In February, the Navy successfully tested its Layered Laser Defense system, seen here hitting a target drone. (Photo courtesy of Lockheed Martin).

A February demonstration of the Layered Laser Defense system “marked the first time the U.S. Navy used an all-electric, high-energy laser weapon to defeat a target representing a subsonic cruise missile in flight,” according to a media release issued Wednesday.

The Layered Laser Defense weapon was designed and built by Lockheed Martin. The goal is “to serve as a multi-domain, multi-platform demonstration system.”

The Navy claims the LLD “can counter unmanned aerial systems and fast-attack boats with a high-power laser—and also use its high-resolution telescope to track in-bound air threats, support combat identification and conduct battle damage assessment of engaged targets.”

That Navy drone downing by the LLD was part of a recent test sponsored by the Office of Naval Research at the U.S. Army’s High Energy Laser Systems Test Facility at White Sands Missile Range in New Mexico. 

“Innovative laser systems like the LLD have the potential to redefine the future of naval combat operations,” said Chief of Naval Research Rear Adm.
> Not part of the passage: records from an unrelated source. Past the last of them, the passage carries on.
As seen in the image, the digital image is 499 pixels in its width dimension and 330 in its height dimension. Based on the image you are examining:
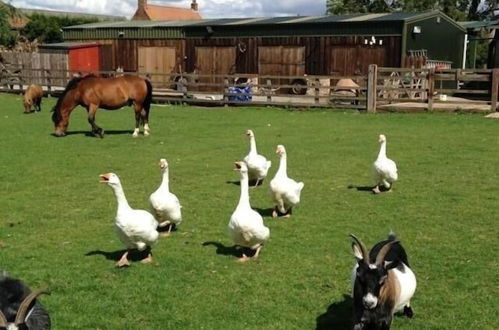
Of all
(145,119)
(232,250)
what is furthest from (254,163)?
(145,119)

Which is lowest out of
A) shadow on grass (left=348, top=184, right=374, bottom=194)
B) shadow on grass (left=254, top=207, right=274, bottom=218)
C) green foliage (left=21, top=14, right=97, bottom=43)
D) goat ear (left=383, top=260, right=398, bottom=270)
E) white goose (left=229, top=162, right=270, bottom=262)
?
shadow on grass (left=254, top=207, right=274, bottom=218)

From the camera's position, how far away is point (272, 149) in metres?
14.9

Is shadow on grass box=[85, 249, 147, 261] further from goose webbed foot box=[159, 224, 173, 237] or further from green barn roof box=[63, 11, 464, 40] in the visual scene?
green barn roof box=[63, 11, 464, 40]

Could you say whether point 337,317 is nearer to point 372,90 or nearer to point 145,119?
point 145,119

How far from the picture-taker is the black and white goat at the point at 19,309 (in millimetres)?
3771

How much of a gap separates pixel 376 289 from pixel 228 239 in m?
3.36

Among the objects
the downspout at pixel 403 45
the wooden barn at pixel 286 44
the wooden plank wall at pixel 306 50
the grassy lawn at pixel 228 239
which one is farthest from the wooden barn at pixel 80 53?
the grassy lawn at pixel 228 239

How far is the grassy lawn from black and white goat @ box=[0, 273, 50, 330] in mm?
723

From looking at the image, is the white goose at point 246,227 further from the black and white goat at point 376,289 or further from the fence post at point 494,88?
the fence post at point 494,88

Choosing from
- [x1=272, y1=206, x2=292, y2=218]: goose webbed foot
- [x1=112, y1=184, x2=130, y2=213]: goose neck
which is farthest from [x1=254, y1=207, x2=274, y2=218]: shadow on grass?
[x1=112, y1=184, x2=130, y2=213]: goose neck

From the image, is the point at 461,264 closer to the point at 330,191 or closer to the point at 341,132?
the point at 330,191

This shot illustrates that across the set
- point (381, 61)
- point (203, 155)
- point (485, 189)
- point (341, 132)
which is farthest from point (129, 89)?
point (381, 61)

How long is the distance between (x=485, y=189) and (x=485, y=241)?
3.02 m

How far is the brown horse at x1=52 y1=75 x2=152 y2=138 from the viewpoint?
58.2 ft
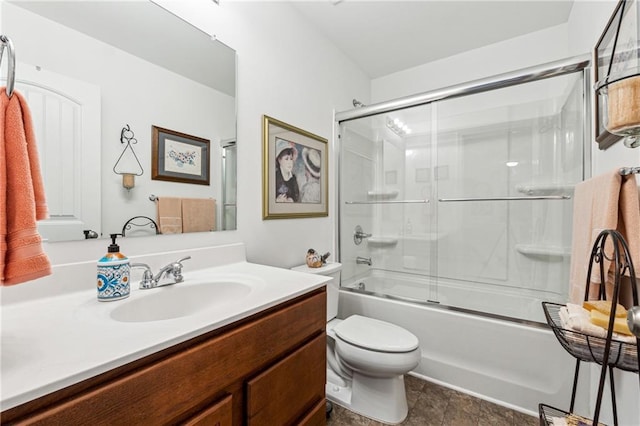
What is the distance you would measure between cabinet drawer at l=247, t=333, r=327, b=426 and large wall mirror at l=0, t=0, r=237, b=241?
722 millimetres

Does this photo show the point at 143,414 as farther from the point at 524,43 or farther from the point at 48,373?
the point at 524,43

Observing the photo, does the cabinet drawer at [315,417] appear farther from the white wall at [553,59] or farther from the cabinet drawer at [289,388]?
the white wall at [553,59]

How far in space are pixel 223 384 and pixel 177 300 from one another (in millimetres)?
437

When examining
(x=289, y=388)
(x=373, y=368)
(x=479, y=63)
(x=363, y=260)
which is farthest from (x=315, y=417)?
(x=479, y=63)

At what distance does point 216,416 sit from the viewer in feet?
2.21

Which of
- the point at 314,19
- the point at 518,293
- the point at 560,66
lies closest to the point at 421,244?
the point at 518,293

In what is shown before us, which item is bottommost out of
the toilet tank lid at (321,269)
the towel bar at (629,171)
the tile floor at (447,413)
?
the tile floor at (447,413)

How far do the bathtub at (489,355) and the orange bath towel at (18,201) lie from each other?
5.97 ft

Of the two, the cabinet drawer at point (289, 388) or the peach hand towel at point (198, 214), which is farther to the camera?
the peach hand towel at point (198, 214)

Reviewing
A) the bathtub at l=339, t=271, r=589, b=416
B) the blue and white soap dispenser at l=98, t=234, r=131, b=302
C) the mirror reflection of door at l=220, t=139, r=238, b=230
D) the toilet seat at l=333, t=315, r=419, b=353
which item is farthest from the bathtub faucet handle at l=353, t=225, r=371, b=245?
the blue and white soap dispenser at l=98, t=234, r=131, b=302

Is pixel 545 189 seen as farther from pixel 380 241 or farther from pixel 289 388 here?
pixel 289 388

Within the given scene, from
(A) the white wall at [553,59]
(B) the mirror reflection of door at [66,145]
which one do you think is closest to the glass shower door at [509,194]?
(A) the white wall at [553,59]

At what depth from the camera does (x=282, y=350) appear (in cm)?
A: 89

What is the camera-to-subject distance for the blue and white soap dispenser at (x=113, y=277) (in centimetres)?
85
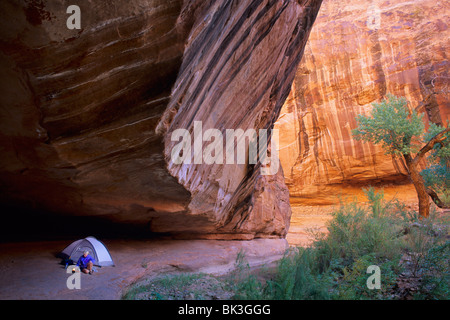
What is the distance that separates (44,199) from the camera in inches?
212

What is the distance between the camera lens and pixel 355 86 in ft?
68.8

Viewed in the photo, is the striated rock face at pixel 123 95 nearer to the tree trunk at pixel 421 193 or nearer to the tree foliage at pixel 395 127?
the tree trunk at pixel 421 193

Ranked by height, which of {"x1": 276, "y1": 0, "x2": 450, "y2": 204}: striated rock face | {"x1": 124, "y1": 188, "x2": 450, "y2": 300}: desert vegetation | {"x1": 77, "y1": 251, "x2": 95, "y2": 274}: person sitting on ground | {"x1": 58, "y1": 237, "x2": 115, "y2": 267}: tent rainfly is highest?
{"x1": 276, "y1": 0, "x2": 450, "y2": 204}: striated rock face

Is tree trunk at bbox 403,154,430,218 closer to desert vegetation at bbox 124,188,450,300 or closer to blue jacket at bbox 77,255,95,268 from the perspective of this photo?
desert vegetation at bbox 124,188,450,300

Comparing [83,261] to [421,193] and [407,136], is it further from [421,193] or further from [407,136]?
[407,136]

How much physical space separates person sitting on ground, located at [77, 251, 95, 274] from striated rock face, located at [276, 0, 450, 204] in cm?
1972

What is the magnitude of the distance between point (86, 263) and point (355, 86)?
70.0 feet

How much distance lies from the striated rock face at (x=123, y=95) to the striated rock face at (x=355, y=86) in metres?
16.1

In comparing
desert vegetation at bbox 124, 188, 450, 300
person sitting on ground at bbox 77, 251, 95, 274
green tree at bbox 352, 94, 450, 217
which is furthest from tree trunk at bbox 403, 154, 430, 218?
person sitting on ground at bbox 77, 251, 95, 274

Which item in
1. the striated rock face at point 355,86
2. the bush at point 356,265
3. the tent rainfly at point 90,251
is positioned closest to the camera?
the bush at point 356,265

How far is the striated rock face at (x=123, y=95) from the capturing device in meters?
3.29

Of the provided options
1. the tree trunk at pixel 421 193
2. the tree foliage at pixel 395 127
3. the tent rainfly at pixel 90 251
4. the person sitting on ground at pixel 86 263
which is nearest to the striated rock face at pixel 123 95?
the tent rainfly at pixel 90 251

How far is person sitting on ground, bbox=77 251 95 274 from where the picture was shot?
4.55 metres

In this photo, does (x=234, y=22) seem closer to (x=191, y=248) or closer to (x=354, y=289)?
(x=354, y=289)
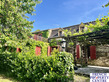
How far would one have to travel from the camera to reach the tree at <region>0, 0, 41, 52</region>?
234 inches

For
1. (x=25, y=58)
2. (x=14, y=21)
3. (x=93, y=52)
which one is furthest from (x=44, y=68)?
(x=93, y=52)

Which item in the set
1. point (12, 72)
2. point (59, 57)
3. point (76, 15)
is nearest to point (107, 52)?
point (76, 15)

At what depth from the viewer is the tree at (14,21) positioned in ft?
19.5

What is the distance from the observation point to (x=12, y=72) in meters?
5.49

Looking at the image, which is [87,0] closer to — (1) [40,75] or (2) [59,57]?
(2) [59,57]

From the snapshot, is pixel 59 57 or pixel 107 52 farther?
pixel 107 52

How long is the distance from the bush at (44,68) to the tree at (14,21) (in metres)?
1.65

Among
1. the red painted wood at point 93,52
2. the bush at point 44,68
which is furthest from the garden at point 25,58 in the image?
the red painted wood at point 93,52

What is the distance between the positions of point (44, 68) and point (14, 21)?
14.3 feet

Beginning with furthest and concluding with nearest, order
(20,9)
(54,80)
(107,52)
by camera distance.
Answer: (107,52), (20,9), (54,80)

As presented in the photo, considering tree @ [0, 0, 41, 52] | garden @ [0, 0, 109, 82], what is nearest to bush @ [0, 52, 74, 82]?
garden @ [0, 0, 109, 82]

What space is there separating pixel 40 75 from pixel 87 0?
6.88 meters

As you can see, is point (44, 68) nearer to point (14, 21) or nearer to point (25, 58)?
point (25, 58)

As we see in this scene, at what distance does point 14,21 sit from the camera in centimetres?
643
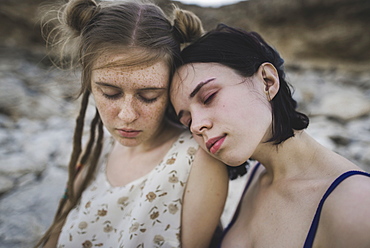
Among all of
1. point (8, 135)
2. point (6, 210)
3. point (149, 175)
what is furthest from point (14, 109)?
point (149, 175)

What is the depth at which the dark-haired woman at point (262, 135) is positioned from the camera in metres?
1.17

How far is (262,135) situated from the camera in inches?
50.9

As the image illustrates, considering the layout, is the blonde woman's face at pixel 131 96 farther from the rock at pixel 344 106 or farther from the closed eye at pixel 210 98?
the rock at pixel 344 106

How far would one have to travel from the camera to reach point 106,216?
1723mm

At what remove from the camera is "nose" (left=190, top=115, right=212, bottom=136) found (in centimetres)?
132

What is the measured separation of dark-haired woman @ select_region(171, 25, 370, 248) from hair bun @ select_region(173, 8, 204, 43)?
0.44 ft

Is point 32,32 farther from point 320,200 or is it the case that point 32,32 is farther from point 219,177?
point 320,200

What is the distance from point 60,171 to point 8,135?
57.2 inches

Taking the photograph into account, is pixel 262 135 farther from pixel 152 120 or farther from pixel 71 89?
pixel 71 89

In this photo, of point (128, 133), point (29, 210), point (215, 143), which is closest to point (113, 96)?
point (128, 133)

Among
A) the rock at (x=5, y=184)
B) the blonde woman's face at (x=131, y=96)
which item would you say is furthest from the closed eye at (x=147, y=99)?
the rock at (x=5, y=184)

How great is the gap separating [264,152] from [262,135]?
22 cm

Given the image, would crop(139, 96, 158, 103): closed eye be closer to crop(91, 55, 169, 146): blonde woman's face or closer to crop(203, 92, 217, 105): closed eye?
crop(91, 55, 169, 146): blonde woman's face

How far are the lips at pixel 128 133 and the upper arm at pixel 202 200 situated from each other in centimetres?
36
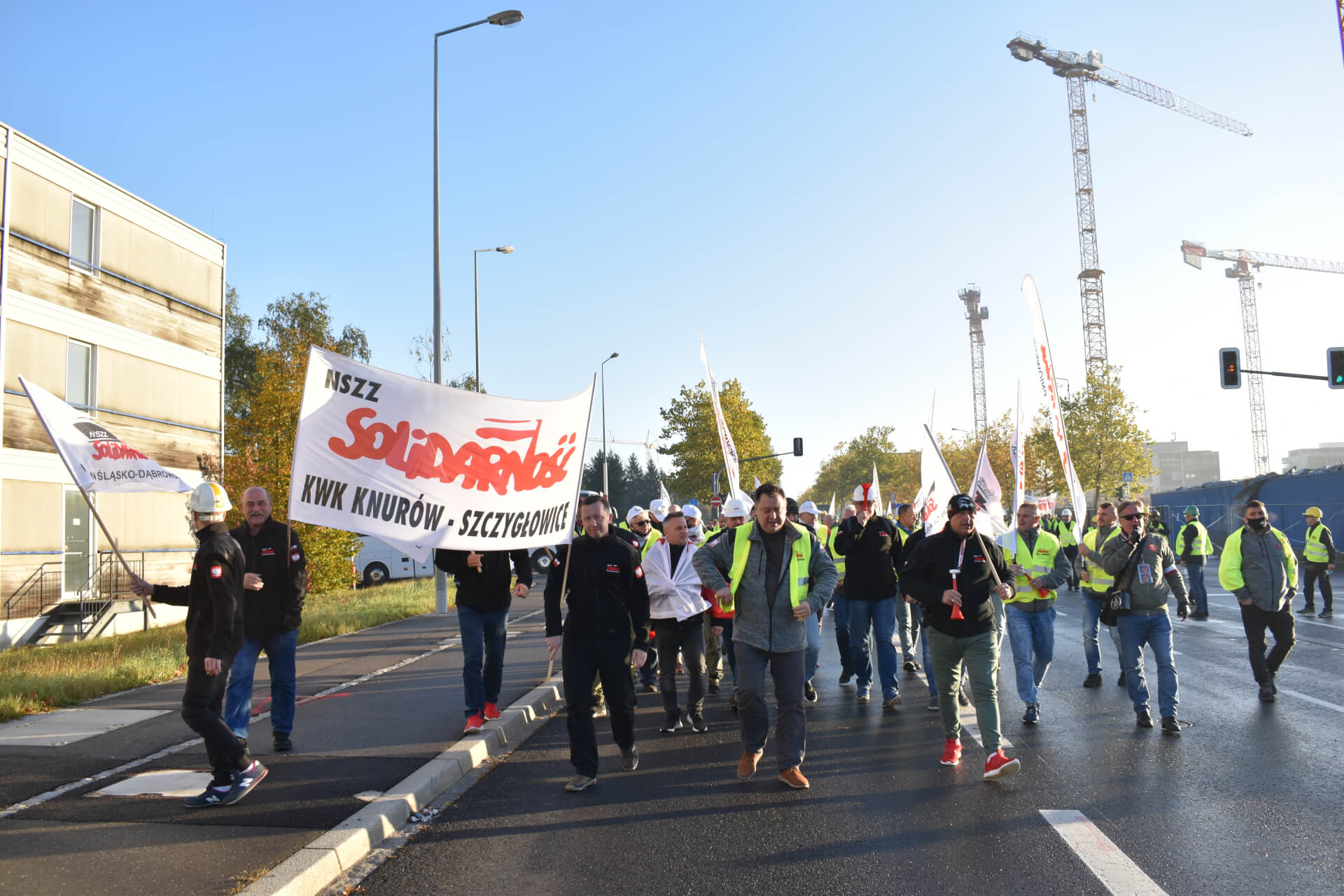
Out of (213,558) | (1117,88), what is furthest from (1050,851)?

Lorin C. Selby in the media release. “They present transformational capabilities to the fleet, address diverse threats, and provide precision engagements with a deep magazine to complement existing defensive systems and enhance sustained lethality in high-intensity conflict.”

Still, Iron Beam is meant to augment, not replace kinetic systems like the Iron Dome.

While expected to have a high initial price tag to field, the benefit, say the Israelis, is that the cost to repel threats will then be minimal. And reduce concerns that an incoming barrage will deplete the interceptor missile reserves.

But there is another concern, Israel acknowledges.

Laser systems don’t function as well in heavy cloud cover and other inclement weather, Israel’s MOD said at the time.

“We can only shoot down with a laser what we can see,” Rotem told the Times of Israel last year.

This, as well as a number of limitations, which you can read all about here, still restrict what lasers can do on the battlefield. But augmenting Iron Dome alone and providing infinite magazine depth, is certainly a major achievement that will enhance Israel's resilience against the growing threat from rockets and drones.